Search code examples
hadoophadoop2

Overwrite destination with hadoop fs mv?


Doing a quick test of the form

testfunc() {
    hadoop fs -rm /test001.txt
    hadoop fs -touchz /test001.txt
    hadoop fs -setfattr -n trusted.testfield -v $(date +"%T") /test001.txt
    hadoop fs -mv /test001.txt /tmp/.
    hadoop fs -getfattr -d /tmp/test001.txt
}
testfunc()
testfunc()

resulting in output

... during second function call
mv: '/tmp/test001.txt': File exists
# file: /tmp/test001.txt
trusted.testfield="<old timestamp from first call>"
...

it seems like (unlike in linux) the hadoop fs mv command does not overwrite a destination file if already exists. Is there a way to force overwrite behavior (I suppose I could check and delete the destination each time, but something like hadoop mv -overwrite <source> <dest> would be more convenient for my purposes)?

THE TASKS
**A)** In the forum question about overwriting with hadoop fs mv, what error message is printed during the second function call?
**B)** Duplicate a passage from the forum question about overwriting with hadoop fs mv, starting at "hadoop fs -getfattr" and ending at "for my purposes)?".
**C)** Pick up the forum question about overwriting with hadoop fs mv from where it stops and keep writing it.

LISTED RECORDS
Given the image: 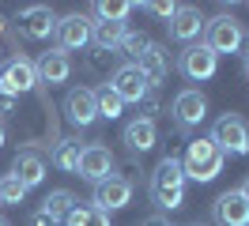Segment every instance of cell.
<instances>
[{
  "instance_id": "1",
  "label": "cell",
  "mask_w": 249,
  "mask_h": 226,
  "mask_svg": "<svg viewBox=\"0 0 249 226\" xmlns=\"http://www.w3.org/2000/svg\"><path fill=\"white\" fill-rule=\"evenodd\" d=\"M151 200H155L159 211H178L185 204V170H181V158L174 155H162L151 174Z\"/></svg>"
},
{
  "instance_id": "2",
  "label": "cell",
  "mask_w": 249,
  "mask_h": 226,
  "mask_svg": "<svg viewBox=\"0 0 249 226\" xmlns=\"http://www.w3.org/2000/svg\"><path fill=\"white\" fill-rule=\"evenodd\" d=\"M223 162H227V155H223L208 136H200V139H189L185 158H181V170H185V177L208 185V181H215L219 174H223Z\"/></svg>"
},
{
  "instance_id": "3",
  "label": "cell",
  "mask_w": 249,
  "mask_h": 226,
  "mask_svg": "<svg viewBox=\"0 0 249 226\" xmlns=\"http://www.w3.org/2000/svg\"><path fill=\"white\" fill-rule=\"evenodd\" d=\"M246 42V30L242 23L234 19L231 12H219L215 19H204V34H200V45H208L212 53H238Z\"/></svg>"
},
{
  "instance_id": "4",
  "label": "cell",
  "mask_w": 249,
  "mask_h": 226,
  "mask_svg": "<svg viewBox=\"0 0 249 226\" xmlns=\"http://www.w3.org/2000/svg\"><path fill=\"white\" fill-rule=\"evenodd\" d=\"M212 143H215L223 155H249V124L246 117H238V113H223V117L212 124V136H208Z\"/></svg>"
},
{
  "instance_id": "5",
  "label": "cell",
  "mask_w": 249,
  "mask_h": 226,
  "mask_svg": "<svg viewBox=\"0 0 249 226\" xmlns=\"http://www.w3.org/2000/svg\"><path fill=\"white\" fill-rule=\"evenodd\" d=\"M91 15L87 12H68L57 19V30H53V38H57V49L61 53H83L87 45H91Z\"/></svg>"
},
{
  "instance_id": "6",
  "label": "cell",
  "mask_w": 249,
  "mask_h": 226,
  "mask_svg": "<svg viewBox=\"0 0 249 226\" xmlns=\"http://www.w3.org/2000/svg\"><path fill=\"white\" fill-rule=\"evenodd\" d=\"M34 87H42V83H38V72H34L31 57H12L4 68H0V94L23 98V94H31Z\"/></svg>"
},
{
  "instance_id": "7",
  "label": "cell",
  "mask_w": 249,
  "mask_h": 226,
  "mask_svg": "<svg viewBox=\"0 0 249 226\" xmlns=\"http://www.w3.org/2000/svg\"><path fill=\"white\" fill-rule=\"evenodd\" d=\"M219 68V57L208 49V45L193 42L181 49V57H178V72L185 75V79H193V83H204V79H212Z\"/></svg>"
},
{
  "instance_id": "8",
  "label": "cell",
  "mask_w": 249,
  "mask_h": 226,
  "mask_svg": "<svg viewBox=\"0 0 249 226\" xmlns=\"http://www.w3.org/2000/svg\"><path fill=\"white\" fill-rule=\"evenodd\" d=\"M109 90H113L121 102H132V105H136L143 94L151 90V83H147V75H143L136 64H128V60H124V64H117L113 75H109Z\"/></svg>"
},
{
  "instance_id": "9",
  "label": "cell",
  "mask_w": 249,
  "mask_h": 226,
  "mask_svg": "<svg viewBox=\"0 0 249 226\" xmlns=\"http://www.w3.org/2000/svg\"><path fill=\"white\" fill-rule=\"evenodd\" d=\"M57 19H61V15L53 12L49 4H31V8H19V15H16L19 30H23L27 38H34V42H46V38H53Z\"/></svg>"
},
{
  "instance_id": "10",
  "label": "cell",
  "mask_w": 249,
  "mask_h": 226,
  "mask_svg": "<svg viewBox=\"0 0 249 226\" xmlns=\"http://www.w3.org/2000/svg\"><path fill=\"white\" fill-rule=\"evenodd\" d=\"M64 117L76 128H91L98 121V102H94V87H72L64 94Z\"/></svg>"
},
{
  "instance_id": "11",
  "label": "cell",
  "mask_w": 249,
  "mask_h": 226,
  "mask_svg": "<svg viewBox=\"0 0 249 226\" xmlns=\"http://www.w3.org/2000/svg\"><path fill=\"white\" fill-rule=\"evenodd\" d=\"M204 117H208V98H204V90H196V87L178 90V98H174V121H178V128L189 132V128H196Z\"/></svg>"
},
{
  "instance_id": "12",
  "label": "cell",
  "mask_w": 249,
  "mask_h": 226,
  "mask_svg": "<svg viewBox=\"0 0 249 226\" xmlns=\"http://www.w3.org/2000/svg\"><path fill=\"white\" fill-rule=\"evenodd\" d=\"M76 174L83 181H91V185L113 177V151H109L106 143H87L83 155H79V170Z\"/></svg>"
},
{
  "instance_id": "13",
  "label": "cell",
  "mask_w": 249,
  "mask_h": 226,
  "mask_svg": "<svg viewBox=\"0 0 249 226\" xmlns=\"http://www.w3.org/2000/svg\"><path fill=\"white\" fill-rule=\"evenodd\" d=\"M128 200H132V181L113 174V177H106V181L94 185V204H91V208H98V211H106V215H109V211H121Z\"/></svg>"
},
{
  "instance_id": "14",
  "label": "cell",
  "mask_w": 249,
  "mask_h": 226,
  "mask_svg": "<svg viewBox=\"0 0 249 226\" xmlns=\"http://www.w3.org/2000/svg\"><path fill=\"white\" fill-rule=\"evenodd\" d=\"M215 226H249V200L242 189H227L215 196Z\"/></svg>"
},
{
  "instance_id": "15",
  "label": "cell",
  "mask_w": 249,
  "mask_h": 226,
  "mask_svg": "<svg viewBox=\"0 0 249 226\" xmlns=\"http://www.w3.org/2000/svg\"><path fill=\"white\" fill-rule=\"evenodd\" d=\"M166 30H170L174 42L193 45L204 34V15H200V8H193V4H178V12H174V19L166 23Z\"/></svg>"
},
{
  "instance_id": "16",
  "label": "cell",
  "mask_w": 249,
  "mask_h": 226,
  "mask_svg": "<svg viewBox=\"0 0 249 226\" xmlns=\"http://www.w3.org/2000/svg\"><path fill=\"white\" fill-rule=\"evenodd\" d=\"M12 177L31 192L34 185H42V181H46V158H42L34 147H23L16 158H12Z\"/></svg>"
},
{
  "instance_id": "17",
  "label": "cell",
  "mask_w": 249,
  "mask_h": 226,
  "mask_svg": "<svg viewBox=\"0 0 249 226\" xmlns=\"http://www.w3.org/2000/svg\"><path fill=\"white\" fill-rule=\"evenodd\" d=\"M34 72H38V83H49V87L68 83L72 79V57L61 53V49H49V53H42L34 60Z\"/></svg>"
},
{
  "instance_id": "18",
  "label": "cell",
  "mask_w": 249,
  "mask_h": 226,
  "mask_svg": "<svg viewBox=\"0 0 249 226\" xmlns=\"http://www.w3.org/2000/svg\"><path fill=\"white\" fill-rule=\"evenodd\" d=\"M121 139L124 147L132 151V155H143V151L155 147V121H143V117H132L128 124L121 128Z\"/></svg>"
},
{
  "instance_id": "19",
  "label": "cell",
  "mask_w": 249,
  "mask_h": 226,
  "mask_svg": "<svg viewBox=\"0 0 249 226\" xmlns=\"http://www.w3.org/2000/svg\"><path fill=\"white\" fill-rule=\"evenodd\" d=\"M136 68L147 75V83H151V87H159V83L166 79V72H170V53H166L159 42H151V45H147V53L136 60Z\"/></svg>"
},
{
  "instance_id": "20",
  "label": "cell",
  "mask_w": 249,
  "mask_h": 226,
  "mask_svg": "<svg viewBox=\"0 0 249 226\" xmlns=\"http://www.w3.org/2000/svg\"><path fill=\"white\" fill-rule=\"evenodd\" d=\"M79 155H83V147H79L76 136H61V139L53 143L49 162L57 166V170H64V174H76V170H79Z\"/></svg>"
},
{
  "instance_id": "21",
  "label": "cell",
  "mask_w": 249,
  "mask_h": 226,
  "mask_svg": "<svg viewBox=\"0 0 249 226\" xmlns=\"http://www.w3.org/2000/svg\"><path fill=\"white\" fill-rule=\"evenodd\" d=\"M124 34H128L124 23H94L91 27V45L102 49V53H117L121 42H124Z\"/></svg>"
},
{
  "instance_id": "22",
  "label": "cell",
  "mask_w": 249,
  "mask_h": 226,
  "mask_svg": "<svg viewBox=\"0 0 249 226\" xmlns=\"http://www.w3.org/2000/svg\"><path fill=\"white\" fill-rule=\"evenodd\" d=\"M76 204H79V200H76V192H72V189H53V192L42 200V211H46L57 226H61L64 219L72 215V208H76Z\"/></svg>"
},
{
  "instance_id": "23",
  "label": "cell",
  "mask_w": 249,
  "mask_h": 226,
  "mask_svg": "<svg viewBox=\"0 0 249 226\" xmlns=\"http://www.w3.org/2000/svg\"><path fill=\"white\" fill-rule=\"evenodd\" d=\"M91 12L98 15V23H124L136 12V4L132 0H98V4H91Z\"/></svg>"
},
{
  "instance_id": "24",
  "label": "cell",
  "mask_w": 249,
  "mask_h": 226,
  "mask_svg": "<svg viewBox=\"0 0 249 226\" xmlns=\"http://www.w3.org/2000/svg\"><path fill=\"white\" fill-rule=\"evenodd\" d=\"M117 68V53H102V49H91L87 57H83V72L91 75V79H102Z\"/></svg>"
},
{
  "instance_id": "25",
  "label": "cell",
  "mask_w": 249,
  "mask_h": 226,
  "mask_svg": "<svg viewBox=\"0 0 249 226\" xmlns=\"http://www.w3.org/2000/svg\"><path fill=\"white\" fill-rule=\"evenodd\" d=\"M94 102H98V117H106V121H117V117H121V109H124V102L109 90V83L94 87Z\"/></svg>"
},
{
  "instance_id": "26",
  "label": "cell",
  "mask_w": 249,
  "mask_h": 226,
  "mask_svg": "<svg viewBox=\"0 0 249 226\" xmlns=\"http://www.w3.org/2000/svg\"><path fill=\"white\" fill-rule=\"evenodd\" d=\"M64 226H109V215L106 211H98V208H91V204H87V208H72V215H68V219H64Z\"/></svg>"
},
{
  "instance_id": "27",
  "label": "cell",
  "mask_w": 249,
  "mask_h": 226,
  "mask_svg": "<svg viewBox=\"0 0 249 226\" xmlns=\"http://www.w3.org/2000/svg\"><path fill=\"white\" fill-rule=\"evenodd\" d=\"M147 45H151V38H147V34H140V30H128L117 53H124V57H128V64H136V60L147 53Z\"/></svg>"
},
{
  "instance_id": "28",
  "label": "cell",
  "mask_w": 249,
  "mask_h": 226,
  "mask_svg": "<svg viewBox=\"0 0 249 226\" xmlns=\"http://www.w3.org/2000/svg\"><path fill=\"white\" fill-rule=\"evenodd\" d=\"M159 113H162V98H159V87H151V90H147V94L140 98V102H136V117L155 121Z\"/></svg>"
},
{
  "instance_id": "29",
  "label": "cell",
  "mask_w": 249,
  "mask_h": 226,
  "mask_svg": "<svg viewBox=\"0 0 249 226\" xmlns=\"http://www.w3.org/2000/svg\"><path fill=\"white\" fill-rule=\"evenodd\" d=\"M23 200H27V189L12 174H4L0 177V204H23Z\"/></svg>"
},
{
  "instance_id": "30",
  "label": "cell",
  "mask_w": 249,
  "mask_h": 226,
  "mask_svg": "<svg viewBox=\"0 0 249 226\" xmlns=\"http://www.w3.org/2000/svg\"><path fill=\"white\" fill-rule=\"evenodd\" d=\"M143 8H147L151 15H159V19H166V23H170L174 12H178V4H174V0H170V4H166V0H151V4H143Z\"/></svg>"
},
{
  "instance_id": "31",
  "label": "cell",
  "mask_w": 249,
  "mask_h": 226,
  "mask_svg": "<svg viewBox=\"0 0 249 226\" xmlns=\"http://www.w3.org/2000/svg\"><path fill=\"white\" fill-rule=\"evenodd\" d=\"M16 105H19V98H8V94H0V121L12 117V113H16Z\"/></svg>"
},
{
  "instance_id": "32",
  "label": "cell",
  "mask_w": 249,
  "mask_h": 226,
  "mask_svg": "<svg viewBox=\"0 0 249 226\" xmlns=\"http://www.w3.org/2000/svg\"><path fill=\"white\" fill-rule=\"evenodd\" d=\"M31 226H57V223H53V219H49V215H46L42 208H38V211L31 215Z\"/></svg>"
},
{
  "instance_id": "33",
  "label": "cell",
  "mask_w": 249,
  "mask_h": 226,
  "mask_svg": "<svg viewBox=\"0 0 249 226\" xmlns=\"http://www.w3.org/2000/svg\"><path fill=\"white\" fill-rule=\"evenodd\" d=\"M140 226H174V223L166 219V215H147V219H143Z\"/></svg>"
},
{
  "instance_id": "34",
  "label": "cell",
  "mask_w": 249,
  "mask_h": 226,
  "mask_svg": "<svg viewBox=\"0 0 249 226\" xmlns=\"http://www.w3.org/2000/svg\"><path fill=\"white\" fill-rule=\"evenodd\" d=\"M242 196H246V200H249V177L242 181Z\"/></svg>"
},
{
  "instance_id": "35",
  "label": "cell",
  "mask_w": 249,
  "mask_h": 226,
  "mask_svg": "<svg viewBox=\"0 0 249 226\" xmlns=\"http://www.w3.org/2000/svg\"><path fill=\"white\" fill-rule=\"evenodd\" d=\"M189 226H215V223H208V219H196V223H189Z\"/></svg>"
},
{
  "instance_id": "36",
  "label": "cell",
  "mask_w": 249,
  "mask_h": 226,
  "mask_svg": "<svg viewBox=\"0 0 249 226\" xmlns=\"http://www.w3.org/2000/svg\"><path fill=\"white\" fill-rule=\"evenodd\" d=\"M4 30H8V23H4V15H0V34H4Z\"/></svg>"
},
{
  "instance_id": "37",
  "label": "cell",
  "mask_w": 249,
  "mask_h": 226,
  "mask_svg": "<svg viewBox=\"0 0 249 226\" xmlns=\"http://www.w3.org/2000/svg\"><path fill=\"white\" fill-rule=\"evenodd\" d=\"M0 147H4V124H0Z\"/></svg>"
},
{
  "instance_id": "38",
  "label": "cell",
  "mask_w": 249,
  "mask_h": 226,
  "mask_svg": "<svg viewBox=\"0 0 249 226\" xmlns=\"http://www.w3.org/2000/svg\"><path fill=\"white\" fill-rule=\"evenodd\" d=\"M246 75H249V53H246Z\"/></svg>"
},
{
  "instance_id": "39",
  "label": "cell",
  "mask_w": 249,
  "mask_h": 226,
  "mask_svg": "<svg viewBox=\"0 0 249 226\" xmlns=\"http://www.w3.org/2000/svg\"><path fill=\"white\" fill-rule=\"evenodd\" d=\"M0 226H8V219H0Z\"/></svg>"
},
{
  "instance_id": "40",
  "label": "cell",
  "mask_w": 249,
  "mask_h": 226,
  "mask_svg": "<svg viewBox=\"0 0 249 226\" xmlns=\"http://www.w3.org/2000/svg\"><path fill=\"white\" fill-rule=\"evenodd\" d=\"M0 60H4V49H0Z\"/></svg>"
}]
</instances>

ANSWERS GIVEN
**A)** mv: '/tmp/test001.txt': File exists

**B)**
hadoop fs -getfattr -d /tmp/test001.txt
}
testfunc()
testfunc()

resulting in output

... during second function call
mv: '/tmp/test001.txt': File exists
# file: /tmp/test001.txt
trusted.testfield="<old timestamp from first call>"
...

it seems like (unlike in linux) the hadoop fs mv command does not overwrite a destination file if already exists. Is there a way to force overwrite behavior (I suppose I could check and delete the destination each time, but something like hadoop mv -overwrite <source> <dest> would be more convenient for my purposes)?

**C)**
** By the way if, I am interpreting the results incorrectly or the behavior just seems incorrect, let me know (as I had assumed that overwriting was the default behavior and am writing this question because I was surprised that it seemed not to be).


Solution

  • I think there is no straight option to move and overwrite files from one HDFS location to other although copying (cp command) has the option to force (using -f). From Apache Hadoop documentation (https://hadoop.apache.org/docs/r1.2.1/hdfs_design.html), it is said that Hadoop is designed to use write-once-read-many model which limited overwriting.